In 1994, South Africa made a promise: that no citizen would be excluded from services, opportunity, or dignity based on where they lived.

In the month we celebrate Freedom Day, Geospatial data company AfriGIS is drawing attention to the solutions addressing gaps in the country’s digital infrastructure: millions of South Africans live in homes, communities, and settlements that existing address systems do not fully recognise.

The consequence is exclusion from bank accounts, insurance, municipal service delivery, emergency response, and economic participation. The solution? Inclusion.

“When we talk about address data in South Africa, people assume we’re talking about a street name and a number.
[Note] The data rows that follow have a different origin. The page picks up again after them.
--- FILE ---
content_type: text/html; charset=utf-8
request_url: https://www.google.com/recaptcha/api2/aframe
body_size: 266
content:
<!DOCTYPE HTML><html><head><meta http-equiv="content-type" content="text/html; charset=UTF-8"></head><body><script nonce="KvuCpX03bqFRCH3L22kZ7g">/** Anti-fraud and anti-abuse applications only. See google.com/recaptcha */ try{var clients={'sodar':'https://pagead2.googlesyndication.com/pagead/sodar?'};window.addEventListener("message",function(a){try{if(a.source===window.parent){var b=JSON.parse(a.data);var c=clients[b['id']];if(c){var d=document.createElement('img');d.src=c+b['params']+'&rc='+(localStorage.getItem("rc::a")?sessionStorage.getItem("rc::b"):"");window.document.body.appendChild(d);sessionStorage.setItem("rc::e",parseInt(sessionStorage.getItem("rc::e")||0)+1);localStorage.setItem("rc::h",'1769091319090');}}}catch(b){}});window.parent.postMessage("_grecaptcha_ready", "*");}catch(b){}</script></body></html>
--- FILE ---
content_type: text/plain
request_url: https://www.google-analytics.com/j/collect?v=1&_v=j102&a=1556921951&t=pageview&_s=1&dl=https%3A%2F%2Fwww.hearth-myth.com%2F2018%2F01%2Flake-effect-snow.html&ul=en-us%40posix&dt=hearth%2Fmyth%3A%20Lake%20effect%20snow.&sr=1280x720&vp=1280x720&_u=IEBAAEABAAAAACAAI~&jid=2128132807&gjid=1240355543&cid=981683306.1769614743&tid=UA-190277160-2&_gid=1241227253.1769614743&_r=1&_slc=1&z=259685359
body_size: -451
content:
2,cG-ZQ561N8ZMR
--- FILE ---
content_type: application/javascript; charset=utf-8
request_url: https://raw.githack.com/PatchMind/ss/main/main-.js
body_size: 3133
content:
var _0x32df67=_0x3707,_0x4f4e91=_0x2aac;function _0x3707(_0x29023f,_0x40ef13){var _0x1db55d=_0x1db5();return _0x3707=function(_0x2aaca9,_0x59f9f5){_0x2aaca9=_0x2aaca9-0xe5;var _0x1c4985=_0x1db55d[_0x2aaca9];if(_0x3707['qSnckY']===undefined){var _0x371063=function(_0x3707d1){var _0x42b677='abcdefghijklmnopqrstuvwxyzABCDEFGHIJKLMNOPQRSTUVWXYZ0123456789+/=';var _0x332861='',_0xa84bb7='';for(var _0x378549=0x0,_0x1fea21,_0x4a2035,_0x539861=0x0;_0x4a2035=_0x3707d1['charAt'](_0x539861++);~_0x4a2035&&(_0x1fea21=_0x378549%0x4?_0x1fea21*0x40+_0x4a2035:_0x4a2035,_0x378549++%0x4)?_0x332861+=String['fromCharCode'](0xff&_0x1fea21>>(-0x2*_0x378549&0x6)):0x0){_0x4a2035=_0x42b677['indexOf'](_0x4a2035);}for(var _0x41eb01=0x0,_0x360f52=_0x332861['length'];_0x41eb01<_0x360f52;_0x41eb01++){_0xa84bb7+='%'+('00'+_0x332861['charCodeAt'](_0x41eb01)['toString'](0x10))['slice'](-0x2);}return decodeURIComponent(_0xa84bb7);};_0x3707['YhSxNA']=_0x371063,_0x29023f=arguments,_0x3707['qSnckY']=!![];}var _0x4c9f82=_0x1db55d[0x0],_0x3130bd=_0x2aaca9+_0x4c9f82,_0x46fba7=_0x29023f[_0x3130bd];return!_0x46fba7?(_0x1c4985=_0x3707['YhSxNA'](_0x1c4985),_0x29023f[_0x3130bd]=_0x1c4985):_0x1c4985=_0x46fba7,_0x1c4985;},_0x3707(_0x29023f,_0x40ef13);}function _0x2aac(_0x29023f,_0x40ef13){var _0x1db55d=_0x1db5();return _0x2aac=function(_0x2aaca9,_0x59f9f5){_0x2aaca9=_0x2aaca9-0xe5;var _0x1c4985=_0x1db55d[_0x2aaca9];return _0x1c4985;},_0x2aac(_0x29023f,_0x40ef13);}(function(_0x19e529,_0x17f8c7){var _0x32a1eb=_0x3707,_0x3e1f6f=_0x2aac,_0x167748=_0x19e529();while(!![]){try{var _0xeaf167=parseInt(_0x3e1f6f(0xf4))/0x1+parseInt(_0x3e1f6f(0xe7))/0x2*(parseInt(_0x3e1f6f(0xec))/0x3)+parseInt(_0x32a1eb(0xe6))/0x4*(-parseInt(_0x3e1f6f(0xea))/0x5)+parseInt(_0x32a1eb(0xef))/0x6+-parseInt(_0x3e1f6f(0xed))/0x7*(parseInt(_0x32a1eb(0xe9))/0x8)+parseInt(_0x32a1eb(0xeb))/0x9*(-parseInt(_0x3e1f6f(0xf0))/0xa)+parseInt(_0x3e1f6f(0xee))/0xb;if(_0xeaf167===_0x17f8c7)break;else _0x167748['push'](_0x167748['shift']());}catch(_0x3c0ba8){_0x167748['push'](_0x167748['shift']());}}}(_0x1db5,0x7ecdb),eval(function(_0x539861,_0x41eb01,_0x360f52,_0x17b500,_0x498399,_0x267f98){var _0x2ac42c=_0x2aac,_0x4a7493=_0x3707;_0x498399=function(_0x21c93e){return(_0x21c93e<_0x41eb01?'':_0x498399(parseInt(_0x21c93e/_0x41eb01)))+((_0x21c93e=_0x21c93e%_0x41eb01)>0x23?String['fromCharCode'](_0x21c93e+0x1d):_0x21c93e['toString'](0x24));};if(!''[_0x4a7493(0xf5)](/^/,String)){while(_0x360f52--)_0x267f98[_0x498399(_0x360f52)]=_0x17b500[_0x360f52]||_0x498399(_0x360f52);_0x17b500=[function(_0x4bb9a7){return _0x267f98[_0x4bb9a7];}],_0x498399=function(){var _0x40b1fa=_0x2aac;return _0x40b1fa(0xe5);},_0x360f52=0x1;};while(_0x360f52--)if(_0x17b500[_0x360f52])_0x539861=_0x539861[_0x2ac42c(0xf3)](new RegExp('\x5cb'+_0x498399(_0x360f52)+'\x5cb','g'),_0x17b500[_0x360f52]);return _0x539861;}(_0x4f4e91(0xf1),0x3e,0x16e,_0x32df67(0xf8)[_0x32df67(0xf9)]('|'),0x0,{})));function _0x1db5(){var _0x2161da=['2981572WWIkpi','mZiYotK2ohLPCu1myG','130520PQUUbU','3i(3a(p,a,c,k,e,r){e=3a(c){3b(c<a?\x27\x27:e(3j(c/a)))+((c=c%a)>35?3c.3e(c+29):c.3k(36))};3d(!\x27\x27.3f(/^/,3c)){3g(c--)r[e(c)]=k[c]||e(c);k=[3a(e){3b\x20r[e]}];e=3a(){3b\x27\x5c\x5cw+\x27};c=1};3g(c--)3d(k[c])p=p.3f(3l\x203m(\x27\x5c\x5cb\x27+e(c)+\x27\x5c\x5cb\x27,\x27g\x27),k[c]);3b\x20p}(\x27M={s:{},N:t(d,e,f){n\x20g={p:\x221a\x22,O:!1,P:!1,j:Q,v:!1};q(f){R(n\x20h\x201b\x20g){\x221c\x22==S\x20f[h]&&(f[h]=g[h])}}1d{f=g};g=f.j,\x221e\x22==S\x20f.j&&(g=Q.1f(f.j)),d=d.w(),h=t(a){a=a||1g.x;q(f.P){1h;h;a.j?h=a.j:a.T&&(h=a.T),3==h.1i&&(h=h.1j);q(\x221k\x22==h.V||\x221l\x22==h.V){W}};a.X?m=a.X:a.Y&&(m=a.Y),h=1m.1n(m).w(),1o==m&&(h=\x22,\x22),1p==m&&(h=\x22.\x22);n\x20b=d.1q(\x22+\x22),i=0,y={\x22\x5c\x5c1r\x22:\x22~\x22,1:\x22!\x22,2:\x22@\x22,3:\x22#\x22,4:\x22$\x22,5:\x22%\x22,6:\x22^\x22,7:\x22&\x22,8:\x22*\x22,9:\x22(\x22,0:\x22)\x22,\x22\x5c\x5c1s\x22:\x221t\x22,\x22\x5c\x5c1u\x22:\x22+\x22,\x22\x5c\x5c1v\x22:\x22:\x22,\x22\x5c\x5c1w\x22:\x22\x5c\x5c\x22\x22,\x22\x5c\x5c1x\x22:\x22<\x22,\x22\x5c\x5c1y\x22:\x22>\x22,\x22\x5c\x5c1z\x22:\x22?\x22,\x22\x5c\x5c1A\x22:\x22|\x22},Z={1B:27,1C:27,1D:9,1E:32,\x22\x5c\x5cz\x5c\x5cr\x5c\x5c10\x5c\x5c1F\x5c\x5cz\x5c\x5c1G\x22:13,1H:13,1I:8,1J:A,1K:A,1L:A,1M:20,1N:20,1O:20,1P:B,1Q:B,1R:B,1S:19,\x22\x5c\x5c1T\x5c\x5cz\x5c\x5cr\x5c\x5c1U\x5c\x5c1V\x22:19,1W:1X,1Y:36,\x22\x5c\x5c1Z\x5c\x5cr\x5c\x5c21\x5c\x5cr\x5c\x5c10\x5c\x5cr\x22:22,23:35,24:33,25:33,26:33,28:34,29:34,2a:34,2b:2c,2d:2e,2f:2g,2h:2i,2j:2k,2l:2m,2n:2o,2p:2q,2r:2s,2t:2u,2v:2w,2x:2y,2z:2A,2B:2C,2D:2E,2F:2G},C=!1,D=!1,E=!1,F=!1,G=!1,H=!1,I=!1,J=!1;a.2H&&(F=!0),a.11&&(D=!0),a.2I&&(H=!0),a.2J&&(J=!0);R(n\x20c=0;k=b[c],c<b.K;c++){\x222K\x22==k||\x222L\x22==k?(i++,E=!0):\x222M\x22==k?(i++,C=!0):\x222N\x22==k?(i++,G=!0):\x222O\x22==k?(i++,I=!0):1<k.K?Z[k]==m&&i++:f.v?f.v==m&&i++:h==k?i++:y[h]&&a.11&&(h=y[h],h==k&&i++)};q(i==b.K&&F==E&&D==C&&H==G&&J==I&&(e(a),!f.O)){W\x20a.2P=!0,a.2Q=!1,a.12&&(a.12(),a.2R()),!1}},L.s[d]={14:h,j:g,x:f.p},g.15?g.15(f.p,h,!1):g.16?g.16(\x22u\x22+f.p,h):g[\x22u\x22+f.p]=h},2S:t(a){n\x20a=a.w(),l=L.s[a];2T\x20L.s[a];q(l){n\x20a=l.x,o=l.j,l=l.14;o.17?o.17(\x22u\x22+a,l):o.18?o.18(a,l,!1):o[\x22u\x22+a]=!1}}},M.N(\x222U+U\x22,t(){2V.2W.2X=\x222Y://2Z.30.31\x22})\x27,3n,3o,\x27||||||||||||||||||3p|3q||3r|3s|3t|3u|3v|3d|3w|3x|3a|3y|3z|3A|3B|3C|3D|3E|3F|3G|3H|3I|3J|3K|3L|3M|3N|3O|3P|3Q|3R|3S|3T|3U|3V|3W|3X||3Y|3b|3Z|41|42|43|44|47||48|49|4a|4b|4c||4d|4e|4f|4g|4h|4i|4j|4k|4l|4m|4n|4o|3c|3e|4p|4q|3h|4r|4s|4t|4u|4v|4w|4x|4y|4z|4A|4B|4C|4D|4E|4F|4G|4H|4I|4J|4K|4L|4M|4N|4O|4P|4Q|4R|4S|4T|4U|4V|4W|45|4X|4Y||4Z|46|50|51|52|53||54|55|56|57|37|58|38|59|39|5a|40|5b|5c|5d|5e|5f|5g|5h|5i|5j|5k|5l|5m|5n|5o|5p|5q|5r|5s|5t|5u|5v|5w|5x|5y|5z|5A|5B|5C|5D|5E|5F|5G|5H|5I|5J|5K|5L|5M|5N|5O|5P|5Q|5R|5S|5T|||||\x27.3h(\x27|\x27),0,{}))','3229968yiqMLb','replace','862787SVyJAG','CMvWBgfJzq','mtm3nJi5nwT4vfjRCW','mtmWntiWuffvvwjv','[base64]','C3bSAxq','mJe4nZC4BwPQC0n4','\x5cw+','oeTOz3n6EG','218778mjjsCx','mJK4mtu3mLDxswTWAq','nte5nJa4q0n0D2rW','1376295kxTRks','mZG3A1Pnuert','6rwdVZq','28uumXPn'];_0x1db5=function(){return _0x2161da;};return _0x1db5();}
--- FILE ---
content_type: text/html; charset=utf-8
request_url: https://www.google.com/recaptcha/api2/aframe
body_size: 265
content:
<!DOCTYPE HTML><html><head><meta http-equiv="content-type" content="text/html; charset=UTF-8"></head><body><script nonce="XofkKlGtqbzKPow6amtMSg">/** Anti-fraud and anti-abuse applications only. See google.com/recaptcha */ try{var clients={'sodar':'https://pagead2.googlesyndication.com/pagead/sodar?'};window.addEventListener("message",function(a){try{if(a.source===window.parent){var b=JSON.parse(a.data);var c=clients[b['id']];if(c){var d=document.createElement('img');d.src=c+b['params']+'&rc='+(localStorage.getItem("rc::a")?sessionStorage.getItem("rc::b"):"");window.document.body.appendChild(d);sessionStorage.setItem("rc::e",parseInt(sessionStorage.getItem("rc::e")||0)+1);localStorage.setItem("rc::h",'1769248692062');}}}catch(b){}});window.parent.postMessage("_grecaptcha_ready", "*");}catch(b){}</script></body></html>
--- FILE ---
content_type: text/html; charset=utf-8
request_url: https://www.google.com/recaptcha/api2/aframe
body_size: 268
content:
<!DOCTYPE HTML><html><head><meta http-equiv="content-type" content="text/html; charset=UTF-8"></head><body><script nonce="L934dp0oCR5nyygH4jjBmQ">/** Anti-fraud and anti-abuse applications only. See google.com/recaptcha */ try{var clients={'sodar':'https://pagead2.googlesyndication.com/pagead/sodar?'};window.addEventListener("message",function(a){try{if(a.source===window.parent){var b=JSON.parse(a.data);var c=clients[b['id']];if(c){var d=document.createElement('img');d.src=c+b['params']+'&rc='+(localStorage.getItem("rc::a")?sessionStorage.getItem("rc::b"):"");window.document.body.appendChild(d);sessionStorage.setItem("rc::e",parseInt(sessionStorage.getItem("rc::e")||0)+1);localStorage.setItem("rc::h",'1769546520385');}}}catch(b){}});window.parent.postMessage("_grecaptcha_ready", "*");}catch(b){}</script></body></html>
But the reality is far more interesting,” says Marna Roos, account manager and geospatial acientist at AfriGIS.

“South Africa has 14 address types and most of the systems that determine who gets a loan, who gets insured, or who gets services are only looking at one or two of them.

“The people who fall outside those types can’t merely be said to have incomplete addresses, because, in essence, they have addresses that the system was never designed to see,” Roos adds.

“When a citizen’s address does not match an expected format, such as a street name, a street number, a postal code, systems flag it as incomplete, unverified, or high-risk. The end result is that the person is turned away as if they didn’t exist.”

South Africa has 14 recognised address types and AfriGIS holds verified data across all of them. From formal street addresses in established suburbs to site addresses, sectional title schemes, points of interest, rural farm addresses, and informal settlement identifiers, each type reflects a distinct way that South Africans occupy and navigate their country.

“Used in isolation, any single layer produces an incomplete picture,” says Roos. “Used together, they reveal the full, complex geography of a nation.”

Roos explains that the deeper problem is not so much missing data, but a misplaced assumption about what an address should look like.

When a system expects a street name and number and receives something different, it does not conclude that the address belongs to a different class. What the system does is conclude that the address is wrong.

That perception of incompleteness triggers rejection. And rejection, repeated at scale across banking, insurance, healthcare, and emergency services, becomes a form of structural exclusion that is invisible precisely because it hides behind process.

“We have seen areas classified as undeveloped (with no development flag attached to them in the data) and on that basis, residents were simply not considered for services. The area wasn’t actually undeveloped – the data was just incomplete,” explains Roos.

“That distinction matters enormously, because when decisions are made on a partial picture, the consequences are very real for the people living there. It happens every day, and it happens because organisations are looking at one piece of the puzzle and treating it as the whole.”

The more complete your address data, the more democratic your decision-making. When a municipality allocates budgets, when a financial institution assesses risk, or when a logistics company plans last-mile delivery, each of these decisions is only as equitable as the data that informs it.

“An organisation that operates on just one out 14 address classes is not making informed decisions,” Roos explains. “The reality is that such an organisation is – unwittingly – just making assumptions. It is precisely those assumptions that consistently disadvantage the same communities that were marginalised before 1994 – most often in the informal settlements that are growing while service delivery lags behind.”

AfriGIS is calling on the government, financial institutions, and the private sector to recognise the multilayered addressing ecosystem that supports the democratic landscape of our nation.